8. Companies will increasingly adopt seamless channel integration between online and in-store experiences.
There is a digital transformation that's required across all channels as companies realize that the consumer experience is non-linear. Consumers may research products in one place, obtain pricing information at another, and then choose to make the final purchase either in-store or online. They may purchase online, and bring returns to the store. Brands must optimize technology to be agile enough to provide their back-office and front-line people with what they need. A seamless channel goes beyond having access to products either in-store or online. Consumers should be able to transact in any way they choose via any channel that the brand offers and 2018 is a critical year for this objective to be met.
9. Data collection and data quality become urgent in order to feed artificial intelligence initiatives.
Highly publicized breaches of sensitive personal data, such as the hack at Equifax, have consumers on edge about protecting personal information, but adaptive organizations must continue to collect and analyze customer data to produce more productive relationships with analytics and artificial intelligence. The front-line sales team must be equipped with more than just a "black book" to write down customer information. What matters most is not the algorithm, but the data to feed it. Data is critical if you are a luxury brand, but if you don't have data to mine, you will be at a major disadvantage that will become an existential threat.
10. Selecting, developing and retaining talent become even more critical skills.
Recruiting and selecting employees capable of growing the business is not a matter of luck. It is a high-performance skill. Most innovative firms are using artificial intelligence to help identify desirable candidates, and to provide on-the-job training and coaching. Instead of providing only sporadic education for employees, successful firms are transforming themselves into universities that teach life skills to their employees, such as emotional intelligence, which results in higher client performance metrics and productivity.
The idea is to create an atmosphere in which people feel cared for and an environment in which they have the right tools so they can prosper. Front-line professionals will need to combine technology advances with their own emotional intelligence skills to be true brand ambassadors, far beyond most current sales associate job descriptions. The front line of the future will need to have the skills to creatively demonstrate expertise, deep empathy, trustworthiness and generosity to engage productively with clients.

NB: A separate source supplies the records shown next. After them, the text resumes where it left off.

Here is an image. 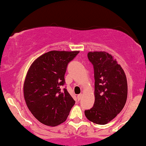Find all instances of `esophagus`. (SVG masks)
Returning a JSON list of instances; mask_svg holds the SVG:
<instances>
[{"label": "esophagus", "instance_id": "34e87169", "mask_svg": "<svg viewBox=\"0 0 146 146\" xmlns=\"http://www.w3.org/2000/svg\"><path fill=\"white\" fill-rule=\"evenodd\" d=\"M81 98H82V94H79V95H78V96H77L78 100H81Z\"/></svg>", "mask_w": 146, "mask_h": 146}]
</instances>
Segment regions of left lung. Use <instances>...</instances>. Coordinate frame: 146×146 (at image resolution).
I'll use <instances>...</instances> for the list:
<instances>
[{
    "instance_id": "1",
    "label": "left lung",
    "mask_w": 146,
    "mask_h": 146,
    "mask_svg": "<svg viewBox=\"0 0 146 146\" xmlns=\"http://www.w3.org/2000/svg\"><path fill=\"white\" fill-rule=\"evenodd\" d=\"M88 58L93 65L95 103L85 111L86 117L98 125L112 120L125 106L127 98V82L121 66L104 51L89 52Z\"/></svg>"
}]
</instances>
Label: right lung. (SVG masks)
Segmentation results:
<instances>
[{
	"label": "right lung",
	"instance_id": "obj_1",
	"mask_svg": "<svg viewBox=\"0 0 146 146\" xmlns=\"http://www.w3.org/2000/svg\"><path fill=\"white\" fill-rule=\"evenodd\" d=\"M79 51H51L33 62L23 86L28 108L40 123L56 126L64 123L75 101L62 88L68 63Z\"/></svg>",
	"mask_w": 146,
	"mask_h": 146
}]
</instances>
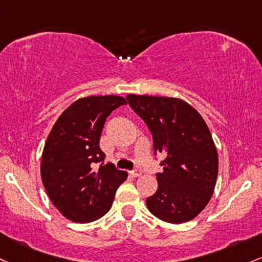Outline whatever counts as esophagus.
Returning <instances> with one entry per match:
<instances>
[{
    "instance_id": "1",
    "label": "esophagus",
    "mask_w": 262,
    "mask_h": 262,
    "mask_svg": "<svg viewBox=\"0 0 262 262\" xmlns=\"http://www.w3.org/2000/svg\"><path fill=\"white\" fill-rule=\"evenodd\" d=\"M129 175H130V177H133V178H138V177H140V175H142V171H140L139 169H134V170L129 171Z\"/></svg>"
}]
</instances>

Building relationships based on data
Luxury Client Experience Board event partner, Epsilon, a global marketing company, explained the importance of understanding and analyzing data to gain insights into building relationships and creating superior customer experiences. Epsilon presented a case study of its client, iPic Theaters, the disruptive innovator in the theater and cinema industry. In the case of iPic, there is more of an emphasis on the service of providing a customized dining and viewing experience, and less of an emphasis on the product of the actual film showing on the screen.
Epsilon's perspective on taking the guess-work out of creating a holistic focus on service and experience through the collection of accurate, qualitative data resonated with the group. Ultimately, insights derived from data, paired with an emotionally intelligent workforce, will be the keys to creating customer experiences that excel.